Suing someone in England and Wales no longer requires a solicitor, a court building or even a printer. Money Claim Online and its newer sibling, the digital money claims service on GOV.UK, let anyone with a defendant's name and address issue a claim for a fixed sum from a web form. The issue fee starts at £35 for claims up to £300 and rises through bands to £455 for claims between £5,000 and £10,000 — the ceiling of the small claims track. The form asks what happened, what is owed and why; the court serves the paperwork; and if the defendant ignores it for 14 days, the claimant can enter judgment in default without anyone ever seeing a judge.
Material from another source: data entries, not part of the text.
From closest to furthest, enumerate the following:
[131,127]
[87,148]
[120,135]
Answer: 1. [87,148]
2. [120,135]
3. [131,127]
That accessibility is deliberate. The small claims track was designed so that ordinary consumers, landlords, tradespeople and freelancers could recover modest debts without professional help. Its defining rule is that costs barely shift: with narrow exceptions, the loser does not pay the winner's legal fees, only fixed costs and the court fees themselves. Hiring a solicitor for a £2,000 dispute therefore rarely makes financial sense for either side, and hearings are run on the assumption that both parties are representing themselves. Judges take an inquisitorial, plain-English approach; the strict rules of evidence are relaxed; and a typical hearing lasts under an hour in a district judge's room rather than a courtroom.

Before any of that, the rules expect the claimant to have tried to settle. The pre-action protocol requires a letter before claim setting out the debt and giving the other side time to respond — 14 days for a straightforward consumer matter, 30 days where a business is chasing an individual under the debt protocol. Skipping this stage can cost the claimant interest or fees even if they win. Once a claim is issued and defended, both parties complete a directions questionnaire, and for money claims under £10,000 the case is now referred to HMCTS's free Small Claims Mediation Service — a one-hour telephone appointment that has been a required step since May 2024 rather than an optional one. A large share of defended claims settle there, months before a hearing date would arrive.

If the case does reach a hearing, the claimant pays a further fee, scaled from £27 to £346 by the value of the claim, and each side sends its evidence — contracts, invoices, photographs, message threads — to the court and to each other in advance. The judge decides on the balance of probabilities and usually gives the decision on the day, ordering payment in full, by instalments, or dismissing the claim.

Winning is the easy half

The judgment itself moves no money. What the winner holds is a county court judgment, and a CCJ is an instruction, not a bank transfer. If the defendant pays within one calendar month, the entry is removed from the Register of Judgments, Orders and Fines; if not, it sits on the register for six years, wrecking the debtor's access to credit — which is often the only pressure a claimant has.

When pressure fails, enforcement is a second, separately priced process. A warrant of control sends county court bailiffs to seize goods, for a further fee. An attachment of earnings order deducts instalments from the debtor's wages, which requires the debtor to be employed. A third-party debt order freezes and diverts money sitting in the debtor's bank account, which requires knowing where they bank and the account holding funds on the day. A charging order secures the debt against property, then waits — possibly years — for a sale. Judgments over £600 can be transferred to the High Court, whose enforcement officers have stronger powers and a commercial incentive to collect, though their fees fall on the debtor only if collection succeeds.

Small claims court: what taking someone to court actually involves
Photo: Rosa Durante / Wikimedia Commons (CC BY-SA 3.0)

Each route depends on the debtor having something reachable: wages, a bank balance, goods worth seizing, equity in a property. Against a defendant with no assets, or a company that folds and re-registers, a judgment can be worth nothing at all, and a meaningful proportion of CCJs are never satisfied. The practical advice that flows from this is unglamorous but decisive: before spending £35 on the form, work out whether the person you are suing can actually pay. The court will decide who is right. It will not find the money.